Input for this task =
::::

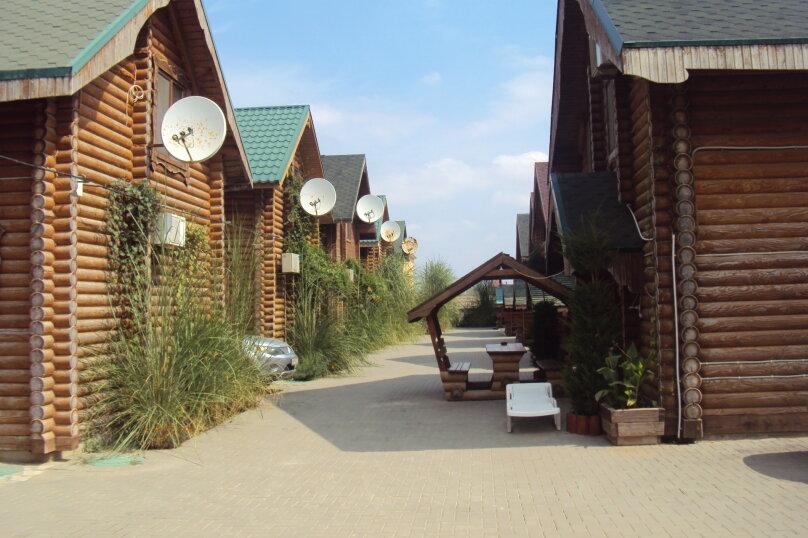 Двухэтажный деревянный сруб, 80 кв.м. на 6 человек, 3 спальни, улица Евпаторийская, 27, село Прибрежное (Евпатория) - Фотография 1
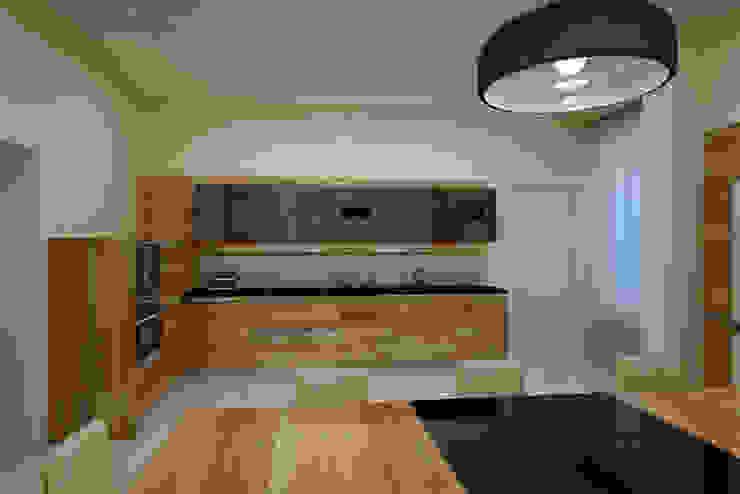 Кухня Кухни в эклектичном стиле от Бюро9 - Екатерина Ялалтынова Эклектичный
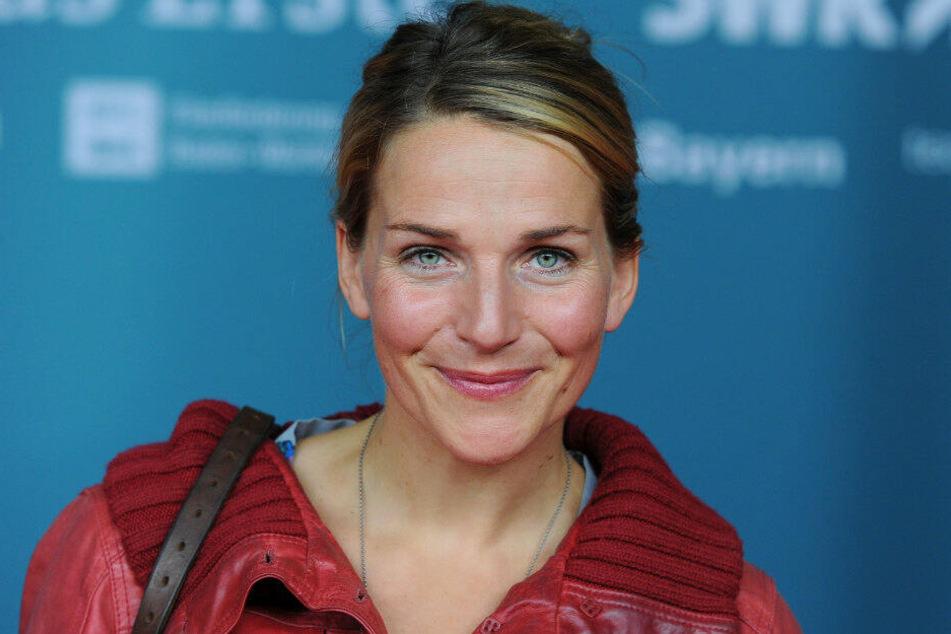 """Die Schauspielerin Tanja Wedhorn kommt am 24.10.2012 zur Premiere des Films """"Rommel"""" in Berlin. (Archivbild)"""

::::

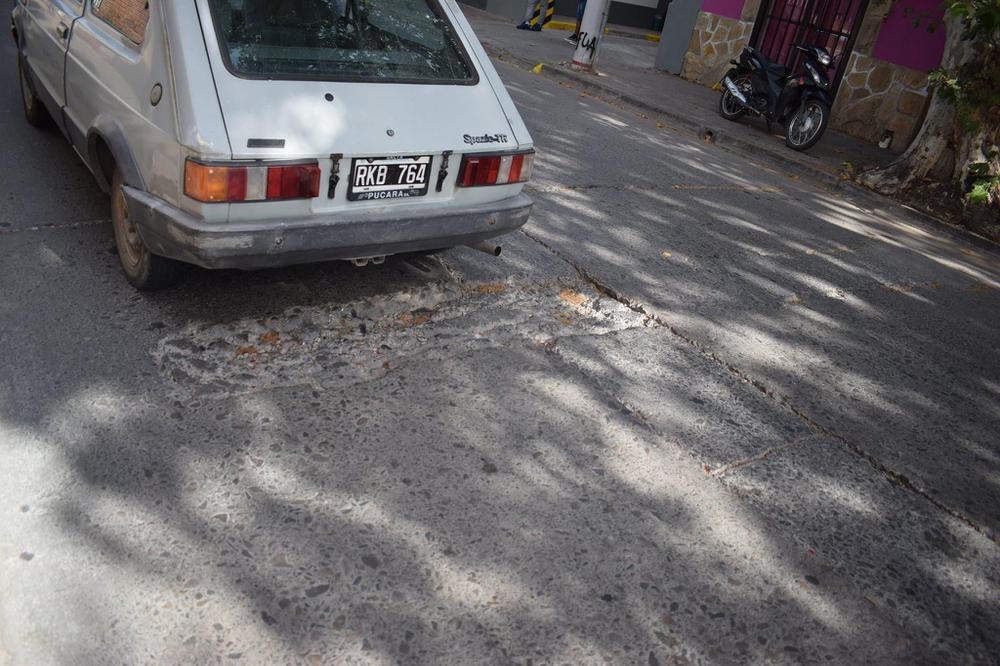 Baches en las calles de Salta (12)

::::

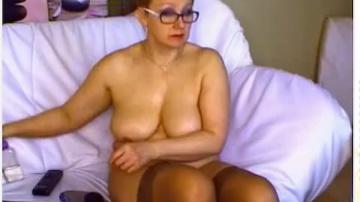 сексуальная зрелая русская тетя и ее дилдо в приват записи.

::::

Please copy the lines above exactly, starting at the line that holds "Двухэтажный деревянный сруб, 80" and ending at the line that holds "Schauspielerin Tanja Wedhorn"; include both, but no pictures.

 Двухэтажный деревянный сруб, 80 кв.м. на 6 человек, 3 спальни, улица Евпаторийская, 27, село Прибрежное (Евпатория) - Фотография 1
 Кухня Кухни в эклектичном стиле от Бюро9 - Екатерина Ялалтынова Эклектичный
 """Die Schauspielerin Tanja Wedhorn kommt am 24.10.2012 zur Premiere des Films """"Rommel"""" in Berlin. (Archivbild)"""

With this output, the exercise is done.